Санданато уже собирался на обед к кардиналу Д'Амбрицци, когда ему в офис позвонил отец Данн из Нью-Йорка. Данн хотел знать, слышали ли они что-нибудь о путешествии Дрискила.
— Нет, — нетерпеливо рявкнул в трубку Санданато. — И вообще, к вашему сведению, я вовсе не намерен тратить время и беспокоиться о нем. У нас и без Бена Дрискила, который шастает по Египту, дразнит людей, которых подозревает в причастности к убийству сестры, хватает хлопот и поводов для беспокойства. Должно быть, у него просто жажда смерти! На спине рана длиной в два фута, которую получил две недели назад... Скажите, отец, может, он сумасшедший? Неужели не понимает, что это дело Церкви? Так почему бы не предоставить Церкви заняться им?

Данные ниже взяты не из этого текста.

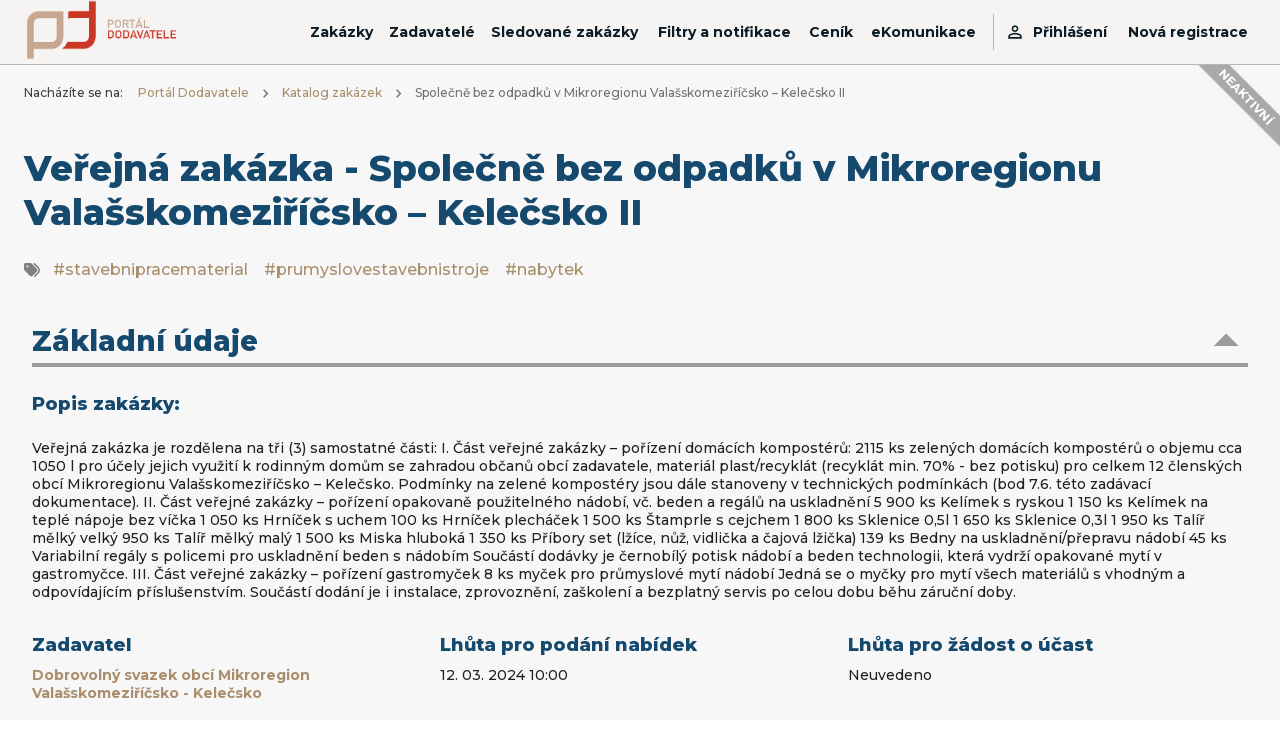

--- FILE ---
content_type: text/html; charset=utf-8
request_url: https://podo.fen.cz/verejne-zakazky/spolecne-bez-odpadku-v-mikroregionu-valasskomeziricsko-kelecsko-ii
body_size: 899
content:
<!doctype html><html lang="cs"><head><meta charset="utf-8"/><link rel="icon" href="/favicon.ico"/><meta name="viewport" content="width=device-width,initial-scale=1"/><meta name="theme-color" content="#000000"/><meta name="author" content="QCM s.r.o."/><meta name="description" content="Všechny veřejné zakázky na jednom místě. Zasílání zakázek na míru, okamžité podání nabídky a komunikace se zadavateli."/><meta name="keywords" content="veřejná zakázka, veřejné zakázky, dodavatelé, zadavatelé, QCM, portál"/><link rel="apple-touch-icon" sizes="180x180" href="/apple-touch-icon.png"/><link rel="icon" type="image/png" sizes="32x32" href="/favicon-32x32.png"/><link rel="icon" type="image/png" sizes="16x16" href="/favicon-16x16.png"/><link rel="mask-icon" href="/safari-pinned-tab.svg" color="#5bbad5"/><meta name="msapplication-TileColor" content="#da532c"/><meta name="theme-color" content="#ffffff"/><link rel="manifest" href="/manifest.json"/><link href="https://fonts.googleapis.com/css2?family=Roboto&family=Montserrat:wght@300;500;700;800&display=swap" rel="stylesheet"/><link href="https://fonts.googleapis.com/icon?family=Material+Icons" rel="stylesheet"><script type="text/javascript">("Microsoft Internet Explorer"===navigator.appName||window.MSInputMethodContext&&document.documentMode)&&(window.location.href=window.location.protocol+"//"+window.location.host+"/browser.html")</script><script type="text/javascript">var link=document.createElement("link");link.setAttribute("rel","canonical"),link.setAttribute("href",location.protocol+"//"+location.host+location.pathname),document.head.appendChild(link)</script><title>Portál Dodavatele</title><script type="text/javascript">var leady_track_key="9aV8u9TCeGMwg22b";!function(){var e=document.createElement("script");e.type="text/javascript",e.async=!0,e.src="https://ct.leady.com/"+leady_track_key+"/L.js";var t=document.getElementsByTagName("script")[0];t.parentNode.insertBefore(e,t)}()</script><script defer="defer" src="/static/js/main.fb707edd.js"></script><link href="/static/css/main.e6070e82.css" rel="stylesheet"></head><body><noscript>You need to enable JavaScript to run this app.</noscript><div id="root"></div></body></html>

--- FILE ---
content_type: text/css
request_url: https://podo.fen.cz/static/css/796.fb3c00cb.chunk.css
body_size: 781
content:
.alice-carousel .animated{animation-fill-mode:both}.alice-carousel .animated-out{z-index:1}.alice-carousel .fadeOut{animation-name:fadeOut}@keyframes fadeOut{0%{opacity:1}to{opacity:0;visibility:hidden}}.alice-carousel{direction:ltr;margin:auto;position:relative;width:100%}.alice-carousel__wrapper{height:auto;overflow-x:hidden;overflow-y:hidden}.alice-carousel__stage,.alice-carousel__wrapper{box-sizing:border-box;position:relative;width:100%}.alice-carousel__stage{backface-visibility:hidden;-webkit-backface-visibility:hidden;height:100%;margin:0;padding:0;transform-style:flat;-webkit-transform-style:flat;white-space:nowrap}.alice-carousel__stage-item{box-sizing:border-box;display:inline-block;height:100%;line-height:0;margin:0;padding:0;position:relative;vertical-align:top;white-space:normal;width:100%}.alice-carousel__stage-item *{line-height:normal}.alice-carousel__stage-item.__hidden{opacity:0;overflow:hidden}.alice-carousel__next-btn,.alice-carousel__prev-btn{box-sizing:border-box;display:inline-block;padding:10px 5px;width:50%}.alice-carousel__next-btn [data-area]:after,.alice-carousel__prev-btn [data-area]:after{content:attr(data-area);position:relative;text-transform:capitalize}.alice-carousel__prev-btn{text-align:right}.alice-carousel__next-btn{text-align:left}.alice-carousel__next-btn-item,.alice-carousel__prev-btn-item{color:#465798;cursor:pointer;display:inline-block;margin:0;padding:5px}.alice-carousel__next-btn-item:hover,.alice-carousel__prev-btn-item:hover{color:darkred}.alice-carousel__next-btn-item.__inactive,.alice-carousel__prev-btn-item.__inactive{opacity:.4;pointer-events:none}.alice-carousel__play-btn{display:inline-block;left:20px;position:absolute;top:30px}.alice-carousel__play-btn:hover{cursor:pointer}.alice-carousel__play-btn-wrapper{background-color:#fff;border-radius:50%;height:32px;padding:10px;position:relative;width:32px}.alice-carousel__play-btn-item{background:#0000;border:0;cursor:pointer;height:32px;outline:none;position:absolute;width:32px}.alice-carousel__play-btn-item:after,.alice-carousel__play-btn-item:before{border-color:#0000 #0000 #0000 #465798;border-style:solid;border-width:8px 0 8px 15px;content:"";display:block;height:0;pointer-events:none;position:absolute;transition:all .4s linear;width:0}.alice-carousel__play-btn-item:before{height:14px;left:5px}.alice-carousel__play-btn-item:after{left:18px;top:7px}.alice-carousel__play-btn-item.__pause:after,.alice-carousel__play-btn-item.__pause:before{border-width:0 0 0 10px;height:30px}.alice-carousel__play-btn-item.__pause:after{left:18px;top:0}.alice-carousel__dots{list-style:none;margin:30px 3px 5px;padding:0;text-align:center}.alice-carousel__dots>li{display:inline-block}.alice-carousel__dots-item:not(.__custom){background-color:#e0e4fb;border-radius:50%;cursor:pointer;height:8px;width:8px}.alice-carousel__dots-item:not(.__custom):not(:last-child){margin-right:20px}.alice-carousel__dots-item:not(.__custom).__active,.alice-carousel__dots-item:not(.__custom):hover{background-color:#6e7ebc}.alice-carousel__slide-info{background-color:#e0e4fb99;border-radius:5px;color:#465798;display:inline-block;padding:5px 10px;position:absolute;right:20px;top:20px}.alice-carousel__slide-info-item{line-height:0;vertical-align:middle}
/*# sourceMappingURL=796.fb3c00cb.chunk.css.map*/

— Вы хотите сказать, что Церковь занимается этим делом? — прозвучал в трубке насмешливый голос Данна. — Знаете, на вашем месте я бы этого вопроса не поднимал. — И Данн злорадно хихикнул, понимая, какое раздражение это может вызвать у Санданато. — Я вот что скажу. Очевидно, расследование, которое ведет Церковь, если таковое вообще имеет место, не произвело впечатления на Бена Дрискила. К тому же он богат, упрям, у него на все свой взгляд, все Дрискилы всегда были такими. Он непреклонен, он ни за что не отступится, такой уж характер. Я тут порасспрашивал разных людей о нашем друге Бене и теперь более или менее представляю, что он за человек. И знаете, что мне кажется? Думаю, он и сам способен убить. И раз уж вы так беспокоитесь о Бене Дрискиле, то вот вам мой совет — побеспокойтесь лучше о других ребятах.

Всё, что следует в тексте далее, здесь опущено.